Access to treatments could be especially difficult for lower income countries, where there are fewer resources and greater stigma. “Today we heard from critical voices in the global public health fight on Alzheimer’s and other dementias, including World Dementia Council Member, Advocate and Carer from Nigeria Kikelomo Laniyonu Edwards as well as Shekhar Saxena, Director at the World Health Organization,” said Dirk Pilat, Deputy Director, Directorate for Science, Technology and Innovation at the OECD. “Their voices shine a spotlight on how critical the development of sound public policy solutions and global cooperation will be to address Alzheimer’s and other dementias systematically.”
One focus of collaboration between these stakeholders needs to include creating the pathways to an early and sustainable differential diagnosis, and consequently, to a specific treatment. “If we want to tackle treatment and care barriers for people with dementia, we need to develop care pathways as an integrated and coordinated approach towards dementia in all stages,” said Marc Wortmann, Executive Director of Alzheimer’s Disease International. “This approach has worked well in other chronic disease areas when the public was aware of the importance of early detection. We need to raise awareness about the early signs of Alzheimer’s and dementia, and we need to take action today instead of waiting for new treatments.”
Taking action was top-of-mind in Lausanne, and the convening closed with several action items to accelerate advances in 2017, including:
1. Expand the scope and reach of Lausanne to other critical themes such as digital, open science, biotech and nutrition as well as other regions of the world to create a truly global and ongoing Lausanne dialogue.
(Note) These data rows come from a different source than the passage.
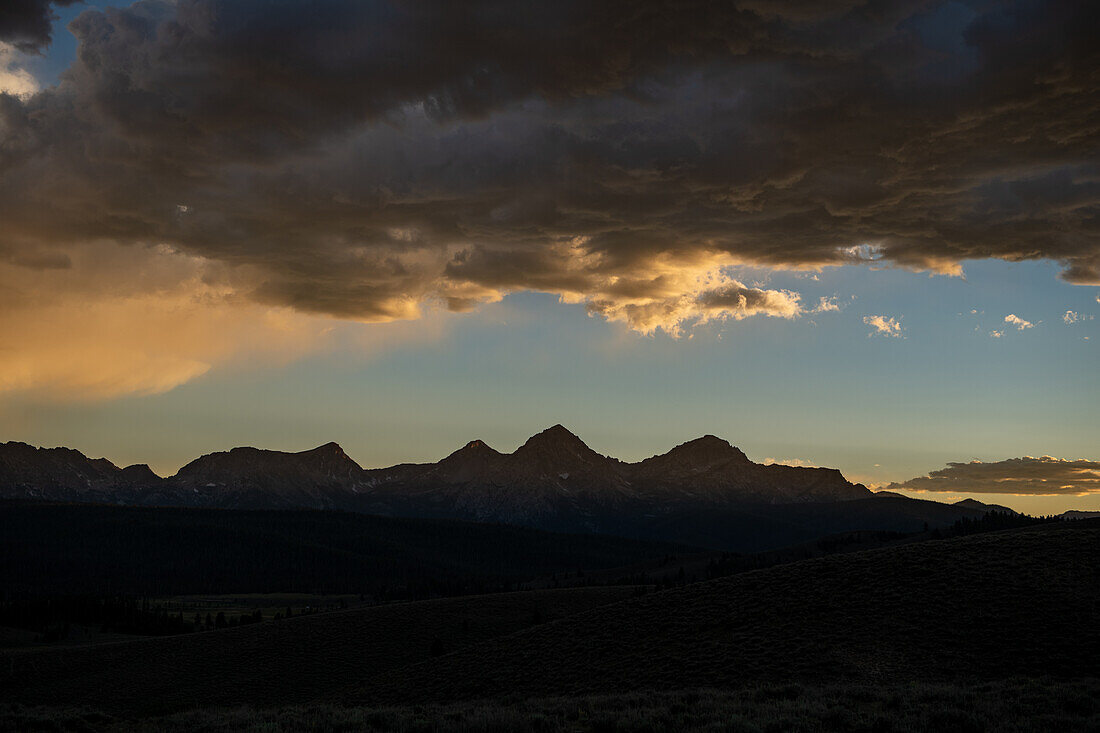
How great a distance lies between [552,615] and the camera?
3521 inches

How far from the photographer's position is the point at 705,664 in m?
43.0

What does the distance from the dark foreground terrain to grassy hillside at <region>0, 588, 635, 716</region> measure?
0.29 m

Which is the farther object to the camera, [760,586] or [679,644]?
[760,586]

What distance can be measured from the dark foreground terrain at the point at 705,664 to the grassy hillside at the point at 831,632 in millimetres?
176

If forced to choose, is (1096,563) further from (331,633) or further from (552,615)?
(331,633)

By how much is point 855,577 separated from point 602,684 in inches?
904

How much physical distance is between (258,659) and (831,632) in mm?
51985

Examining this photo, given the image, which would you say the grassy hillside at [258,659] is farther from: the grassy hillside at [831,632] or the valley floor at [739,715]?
the valley floor at [739,715]

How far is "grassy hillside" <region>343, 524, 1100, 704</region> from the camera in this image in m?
40.1

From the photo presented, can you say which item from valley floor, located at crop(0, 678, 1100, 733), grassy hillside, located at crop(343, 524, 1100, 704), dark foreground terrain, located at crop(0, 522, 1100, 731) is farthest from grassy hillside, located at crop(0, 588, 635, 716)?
valley floor, located at crop(0, 678, 1100, 733)

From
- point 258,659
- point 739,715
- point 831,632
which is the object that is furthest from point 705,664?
point 258,659

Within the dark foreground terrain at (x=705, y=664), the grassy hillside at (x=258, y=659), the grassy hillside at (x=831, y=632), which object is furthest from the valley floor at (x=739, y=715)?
the grassy hillside at (x=258, y=659)

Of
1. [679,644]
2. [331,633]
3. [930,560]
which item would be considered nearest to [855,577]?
[930,560]

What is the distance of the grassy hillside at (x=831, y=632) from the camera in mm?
40119
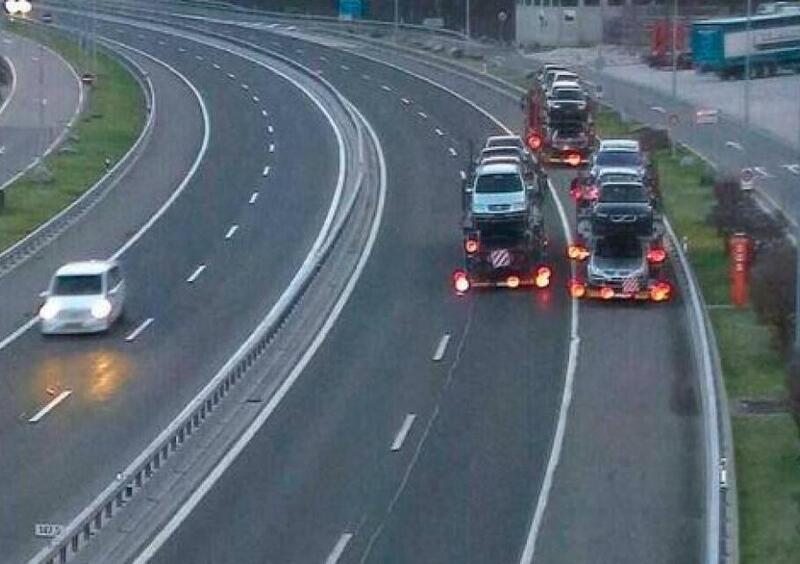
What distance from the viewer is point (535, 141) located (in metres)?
62.0

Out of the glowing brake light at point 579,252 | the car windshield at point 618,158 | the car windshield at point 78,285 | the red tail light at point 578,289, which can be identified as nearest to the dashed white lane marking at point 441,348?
the red tail light at point 578,289

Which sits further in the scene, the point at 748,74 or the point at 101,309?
the point at 748,74

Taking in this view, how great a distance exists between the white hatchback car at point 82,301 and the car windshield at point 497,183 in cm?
836

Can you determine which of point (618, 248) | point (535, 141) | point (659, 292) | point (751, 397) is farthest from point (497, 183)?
point (535, 141)

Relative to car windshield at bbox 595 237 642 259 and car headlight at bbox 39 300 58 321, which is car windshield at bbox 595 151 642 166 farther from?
car headlight at bbox 39 300 58 321

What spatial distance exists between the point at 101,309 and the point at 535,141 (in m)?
26.2

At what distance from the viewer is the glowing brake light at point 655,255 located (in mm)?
40656

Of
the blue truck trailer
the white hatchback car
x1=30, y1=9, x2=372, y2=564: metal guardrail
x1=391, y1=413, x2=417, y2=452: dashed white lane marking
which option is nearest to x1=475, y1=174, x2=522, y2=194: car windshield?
x1=30, y1=9, x2=372, y2=564: metal guardrail

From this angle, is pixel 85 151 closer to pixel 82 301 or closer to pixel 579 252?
pixel 579 252

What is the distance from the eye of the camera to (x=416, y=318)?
39.6 metres

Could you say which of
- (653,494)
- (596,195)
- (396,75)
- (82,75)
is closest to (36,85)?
(82,75)

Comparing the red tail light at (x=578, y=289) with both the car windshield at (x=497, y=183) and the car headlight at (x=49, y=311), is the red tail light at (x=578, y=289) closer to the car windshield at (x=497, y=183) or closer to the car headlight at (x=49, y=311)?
the car windshield at (x=497, y=183)

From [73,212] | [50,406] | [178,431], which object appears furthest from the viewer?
[73,212]

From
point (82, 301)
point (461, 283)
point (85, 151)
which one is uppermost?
point (82, 301)
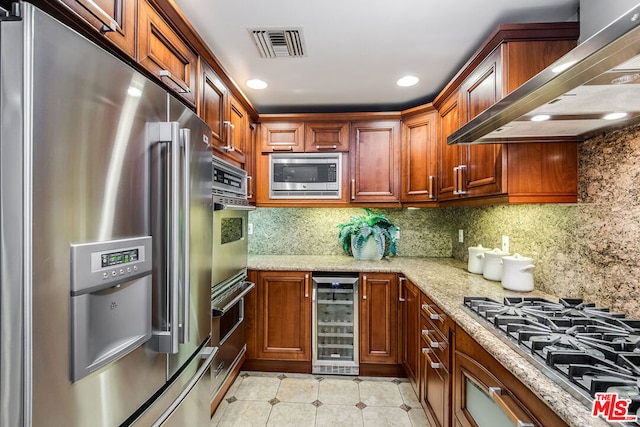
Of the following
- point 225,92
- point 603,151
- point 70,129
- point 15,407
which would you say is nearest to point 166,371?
point 15,407

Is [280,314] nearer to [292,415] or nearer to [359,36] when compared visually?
[292,415]

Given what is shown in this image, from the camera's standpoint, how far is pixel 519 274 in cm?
172

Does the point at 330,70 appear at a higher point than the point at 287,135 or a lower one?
higher

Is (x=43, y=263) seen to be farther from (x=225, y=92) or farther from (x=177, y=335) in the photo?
(x=225, y=92)

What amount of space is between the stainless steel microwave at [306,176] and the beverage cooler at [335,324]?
77 centimetres

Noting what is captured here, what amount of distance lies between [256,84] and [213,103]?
602mm

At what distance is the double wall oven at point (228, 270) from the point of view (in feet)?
6.20

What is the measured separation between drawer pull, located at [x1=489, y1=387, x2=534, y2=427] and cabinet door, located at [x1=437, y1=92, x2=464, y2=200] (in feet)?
4.39

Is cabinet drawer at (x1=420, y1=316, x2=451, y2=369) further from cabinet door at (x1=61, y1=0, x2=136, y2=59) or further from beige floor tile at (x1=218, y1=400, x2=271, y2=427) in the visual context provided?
cabinet door at (x1=61, y1=0, x2=136, y2=59)

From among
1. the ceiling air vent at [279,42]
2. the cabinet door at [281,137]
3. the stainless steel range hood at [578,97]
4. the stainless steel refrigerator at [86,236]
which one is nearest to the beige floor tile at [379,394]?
the stainless steel refrigerator at [86,236]

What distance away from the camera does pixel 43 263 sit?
2.15 ft

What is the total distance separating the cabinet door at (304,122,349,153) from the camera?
114 inches

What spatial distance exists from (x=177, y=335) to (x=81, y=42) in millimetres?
855

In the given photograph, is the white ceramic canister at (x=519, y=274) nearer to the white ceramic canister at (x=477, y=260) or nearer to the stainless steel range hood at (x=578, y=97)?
the white ceramic canister at (x=477, y=260)
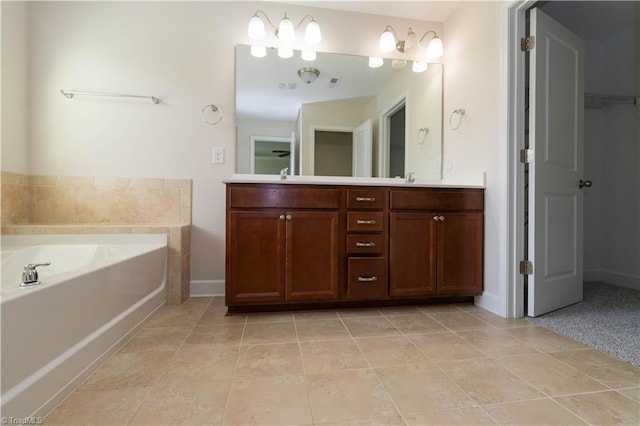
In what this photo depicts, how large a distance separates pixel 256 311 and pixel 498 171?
1779mm

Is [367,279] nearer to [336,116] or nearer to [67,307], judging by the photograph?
[336,116]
2. Engage finance ministers, treasuries, parliamentarians and municipalities – stakeholders who drive budget decisions and public investment in Alzheimer’s research, care and insurance coverage.
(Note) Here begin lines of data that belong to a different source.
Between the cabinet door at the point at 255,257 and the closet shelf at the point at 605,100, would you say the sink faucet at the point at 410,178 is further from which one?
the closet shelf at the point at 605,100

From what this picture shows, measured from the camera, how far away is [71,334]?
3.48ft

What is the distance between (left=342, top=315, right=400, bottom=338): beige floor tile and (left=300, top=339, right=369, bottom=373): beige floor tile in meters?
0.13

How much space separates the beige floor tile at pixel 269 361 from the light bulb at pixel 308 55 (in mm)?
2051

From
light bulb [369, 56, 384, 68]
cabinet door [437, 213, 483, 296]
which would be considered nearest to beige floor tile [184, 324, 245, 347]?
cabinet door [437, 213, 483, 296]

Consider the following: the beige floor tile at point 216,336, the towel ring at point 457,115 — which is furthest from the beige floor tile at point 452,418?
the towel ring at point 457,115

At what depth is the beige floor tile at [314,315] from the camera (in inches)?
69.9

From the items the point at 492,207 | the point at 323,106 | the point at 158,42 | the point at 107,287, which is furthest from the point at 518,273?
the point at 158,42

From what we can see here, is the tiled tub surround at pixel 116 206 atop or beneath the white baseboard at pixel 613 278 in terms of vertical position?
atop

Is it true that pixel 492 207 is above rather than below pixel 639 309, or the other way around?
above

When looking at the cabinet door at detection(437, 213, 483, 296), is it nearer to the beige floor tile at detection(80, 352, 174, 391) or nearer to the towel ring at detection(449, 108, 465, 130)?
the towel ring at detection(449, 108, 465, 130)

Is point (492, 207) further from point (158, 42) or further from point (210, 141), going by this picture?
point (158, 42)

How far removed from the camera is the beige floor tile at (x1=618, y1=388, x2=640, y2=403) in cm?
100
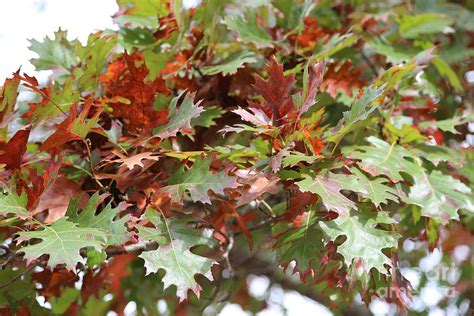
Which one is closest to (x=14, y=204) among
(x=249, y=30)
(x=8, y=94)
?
(x=8, y=94)

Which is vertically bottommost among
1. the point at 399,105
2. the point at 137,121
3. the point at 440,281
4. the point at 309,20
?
the point at 440,281

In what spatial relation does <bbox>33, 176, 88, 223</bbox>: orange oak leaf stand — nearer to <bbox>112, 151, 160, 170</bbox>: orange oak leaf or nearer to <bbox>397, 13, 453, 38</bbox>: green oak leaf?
<bbox>112, 151, 160, 170</bbox>: orange oak leaf

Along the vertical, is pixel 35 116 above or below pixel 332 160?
above

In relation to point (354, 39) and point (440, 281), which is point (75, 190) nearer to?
point (354, 39)

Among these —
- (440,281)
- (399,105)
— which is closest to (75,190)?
(399,105)

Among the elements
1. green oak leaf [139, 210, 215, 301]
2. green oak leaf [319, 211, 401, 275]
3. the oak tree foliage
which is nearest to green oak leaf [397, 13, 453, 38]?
the oak tree foliage

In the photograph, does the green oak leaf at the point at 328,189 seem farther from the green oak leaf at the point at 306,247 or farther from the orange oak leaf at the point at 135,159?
the orange oak leaf at the point at 135,159
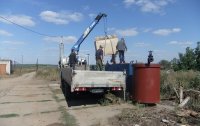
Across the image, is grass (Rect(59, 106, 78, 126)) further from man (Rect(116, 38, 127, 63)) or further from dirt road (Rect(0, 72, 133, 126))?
man (Rect(116, 38, 127, 63))

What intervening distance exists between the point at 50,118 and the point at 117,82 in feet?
12.0

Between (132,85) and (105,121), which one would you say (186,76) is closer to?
(132,85)

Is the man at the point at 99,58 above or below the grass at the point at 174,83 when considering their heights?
above

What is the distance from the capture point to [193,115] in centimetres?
1080

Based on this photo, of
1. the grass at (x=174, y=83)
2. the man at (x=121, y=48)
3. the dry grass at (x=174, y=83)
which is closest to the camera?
the grass at (x=174, y=83)

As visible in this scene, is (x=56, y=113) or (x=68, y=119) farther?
(x=56, y=113)

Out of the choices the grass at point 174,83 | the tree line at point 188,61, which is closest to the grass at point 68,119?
the grass at point 174,83

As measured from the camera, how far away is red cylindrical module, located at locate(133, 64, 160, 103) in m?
13.4

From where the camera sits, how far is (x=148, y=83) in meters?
13.4

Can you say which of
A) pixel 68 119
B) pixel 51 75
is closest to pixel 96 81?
pixel 68 119

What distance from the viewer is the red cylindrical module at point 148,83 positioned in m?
13.4

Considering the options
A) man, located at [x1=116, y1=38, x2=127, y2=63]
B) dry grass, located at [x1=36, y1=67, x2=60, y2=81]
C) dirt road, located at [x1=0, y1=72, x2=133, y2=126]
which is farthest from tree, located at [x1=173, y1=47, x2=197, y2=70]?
dirt road, located at [x1=0, y1=72, x2=133, y2=126]

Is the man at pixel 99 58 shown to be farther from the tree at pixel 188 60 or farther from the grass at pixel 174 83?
the tree at pixel 188 60

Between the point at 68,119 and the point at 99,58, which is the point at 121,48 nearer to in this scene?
the point at 99,58
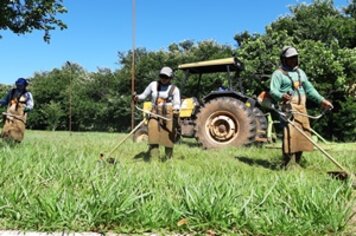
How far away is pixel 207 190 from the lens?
426cm

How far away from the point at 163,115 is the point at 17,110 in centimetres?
341

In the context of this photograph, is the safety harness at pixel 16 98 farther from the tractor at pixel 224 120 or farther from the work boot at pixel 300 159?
the work boot at pixel 300 159

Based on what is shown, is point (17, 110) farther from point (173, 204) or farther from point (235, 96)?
point (173, 204)

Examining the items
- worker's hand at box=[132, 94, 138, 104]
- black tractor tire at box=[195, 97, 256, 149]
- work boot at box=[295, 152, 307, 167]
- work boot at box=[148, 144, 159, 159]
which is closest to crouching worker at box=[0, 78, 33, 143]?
worker's hand at box=[132, 94, 138, 104]

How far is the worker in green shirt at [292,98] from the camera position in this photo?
7.37m

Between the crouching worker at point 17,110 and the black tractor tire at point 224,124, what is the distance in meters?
4.07

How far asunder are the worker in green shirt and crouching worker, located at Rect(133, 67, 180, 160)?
1853 mm

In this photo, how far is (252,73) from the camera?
79.4 ft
3. Focus efforts to speed the development of a validated surrogate biomarker that could transform clinical trial design duration and costs.
4. Break down the silos between Alzheimer’s and other disease areas to draw out lessons and best practices. An immediate step is to form a group of top oncologists and Alzheimer’s researchers to explore common targets and build hypotheses for further exploration. This approach could also be pursued for top experts in other disease areas such as cardiovascular disease to investigate common disease mechanisms, trial design, prevention, disease chronicity, surrogate biomarkers and diagnostic tools.
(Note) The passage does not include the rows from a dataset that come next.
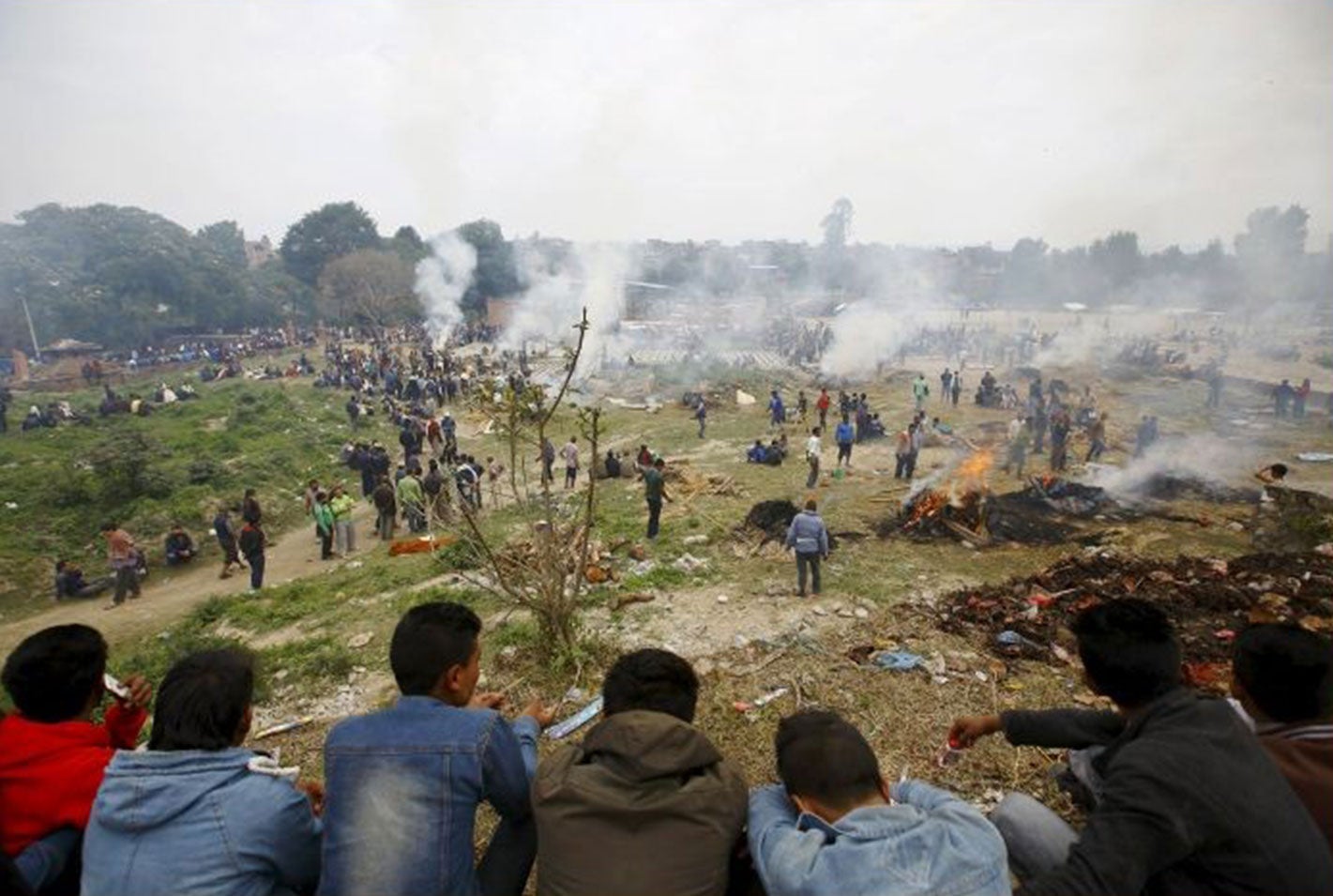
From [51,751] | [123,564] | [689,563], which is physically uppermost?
[51,751]

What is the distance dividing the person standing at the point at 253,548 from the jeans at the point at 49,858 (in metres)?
9.46

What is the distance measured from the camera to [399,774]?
2.19 metres

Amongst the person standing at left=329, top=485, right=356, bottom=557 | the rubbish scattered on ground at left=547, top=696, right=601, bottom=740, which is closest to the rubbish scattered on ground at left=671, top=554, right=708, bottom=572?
the rubbish scattered on ground at left=547, top=696, right=601, bottom=740

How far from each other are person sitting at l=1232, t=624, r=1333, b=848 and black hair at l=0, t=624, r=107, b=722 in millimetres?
3816

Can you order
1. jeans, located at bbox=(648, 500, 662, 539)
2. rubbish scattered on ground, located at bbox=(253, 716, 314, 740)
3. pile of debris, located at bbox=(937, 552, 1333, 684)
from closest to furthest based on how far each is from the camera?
rubbish scattered on ground, located at bbox=(253, 716, 314, 740) < pile of debris, located at bbox=(937, 552, 1333, 684) < jeans, located at bbox=(648, 500, 662, 539)

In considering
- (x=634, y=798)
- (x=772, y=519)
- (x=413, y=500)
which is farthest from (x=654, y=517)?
(x=634, y=798)

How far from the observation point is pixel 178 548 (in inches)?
501

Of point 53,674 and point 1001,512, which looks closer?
point 53,674

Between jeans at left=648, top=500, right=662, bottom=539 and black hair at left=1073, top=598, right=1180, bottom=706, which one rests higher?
black hair at left=1073, top=598, right=1180, bottom=706

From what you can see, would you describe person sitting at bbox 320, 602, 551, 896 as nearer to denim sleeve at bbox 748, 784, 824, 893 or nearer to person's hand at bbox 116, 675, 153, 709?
denim sleeve at bbox 748, 784, 824, 893

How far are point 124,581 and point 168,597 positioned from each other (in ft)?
2.17

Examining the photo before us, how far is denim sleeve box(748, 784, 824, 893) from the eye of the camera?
1844mm

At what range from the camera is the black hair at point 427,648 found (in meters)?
2.45

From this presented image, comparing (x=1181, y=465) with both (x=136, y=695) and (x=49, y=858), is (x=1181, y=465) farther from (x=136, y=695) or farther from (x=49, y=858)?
(x=49, y=858)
5. Take a disciplined and systematic look at the ways to mitigate the age-related incidence of the disease.
6. Leverage The Big Ideas Alzheimer’s Platform, a crowdsourcing tool created by Optum Labs and The Global CEO Initiative on Alzheimer’s Disease (CEOi) launched for Lausanne III, for critical real-world evidence insights needed by payers.
7. Initiate country-level “Lausanne Dialogue” series to increase engagement around regulatory and access solutions. The US-focused partnership will be led by the CEOi and the Duke Margolis Center for Health Policy, which is headed by Mark McClellan, Director and Robert J. Margolis, MD Professor of Business, Medicine and Health Policy, former administrator of the Center for Medicare and Medicaid Services and former commissioner of the U.S. Food and Drug Administration. Additional countries and partnerships to be announced.
The 2016 Lausanne Workshop entitled The Road to 2025: Delivering Next Generation Alzheimer’s Treatments Increasing Understanding and Collaboration Between Industry, Regulators and Payers is the third in a series of Lausanne-based annual Alzheimer’s convenings. The series began in 2014 in response to the challenge articulated at the UK G8 Dementia Summit to stop Alzheimer’s by 2025.